One of the cornerstones of African-American history and life in Baltimore will be 150 years old in October. Druid Hill Park was originally developed as part of a major urban parks initiative in the late 19th century. To celebrate the green oasis in the heart of urban life, Tree Baltimore, a division of the Department of Parks and Recreation; The Friends of Druid Hill Park, a local cooperative; and Cathy Allen, the green ambassador, have teamed up to plant 150 new trees in the park on Oct. 9. The plan is to enhance the tree canopy on the Zoo Mansion House lawn and replace older, dying trees around the park with saplings.

Allen, who frequently visits the park with her two young children and lives in close proximity, is excited about the celebration of the history of the park and the initiative to plant more trees.
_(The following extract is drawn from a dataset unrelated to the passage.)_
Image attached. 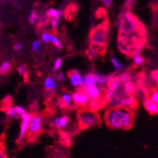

She calls it “green goodness.”

“Just think, 150 years ago my ancestors could not fully enjoy this park, they were usually working in some capacity,” said Allen. “Here I am today, an African-American woman, heading up a major planting initiative.”

What Allen alludes to is federally mandated racial segregation during the Jim Crow era. There were no laws in place to stop Black Baltimoreans from enjoying the amenities at the park. However, the facilities available, separate from their White counterparts, provided the initial steam in the engine to help bring an end to a racially-motivated injustice.

Tennis courts at Druid Hill Park provided the backdrop for a civil rights protest against segregation by young athletes. According to reports in a 1950 edition of the AFRO, a group of 22 tennis players, Black and White, were arrested in 1948 for attempting to play an interracial tennis tournament. “The park policy wouldn’t allow us to play. It wasn’t the law. It was the policy, and the policy said no interracial sports on the court,” said Mitzi Swan, one of the original players, in a 2003 interview. Swan also mentioned that the tennis court for Black players was “overgrown with weed and ruts,” a far cry from the “separate but equal” mandate upheld by the Supreme Court at the time. The event put Baltimore on the national map of the civil rights movement, which gained full steam in the 1960s.

On Oct. 16 Allen plans to plant trees at the site of a now defunct segregated pool and dedicate those trees to prominent African Americans in Baltimore. “These trees are living monuments, and this is monument city,” she said. “But instead of taking away from the earth, we are giving back and honoring the earth. I am happy to be a part of history.”

The trees to be planted will also become a part of that history. “Druid Hill has some of the oldest trees in the state. Some of the big oaks are about 100 years old,” said Anne Draddy, author of Druid Hill Park: The Heart of Historic Baltimore and director of Tree Baltimore. “We are planting these trees for generations to come, so that in 150 years there will be shade and cooler air in Druid Hill Park.”

Draddy said everyone can participate in the sustainable effort by purchasing a tree from the Friends of Druid Hill Park website or volunteering to help plant a tree. “There will be experienced tree planters on hand to teach people how to plant them. The species and spots where we will plant are all planned, it’s not random,” she said.

The planting is all part of a 20-year tree master plan for every large park in Baltimore City. Local Boy Scout troops have adopted the Tree Baltimore initiative, and will earn a conservation badge by helping to plant trees in the park to help celebrate the anniversary,

“Druid Hill is the third oldest park of its kind in the country,” said Draddy. New York City’s Central park was developed in 1858 and Fairmount Park in Philadelphia began with a group of private citizen’s desire for public green space around 1855.

Druid Hill’s 745-acres is also listed on the National Register of Historic Places.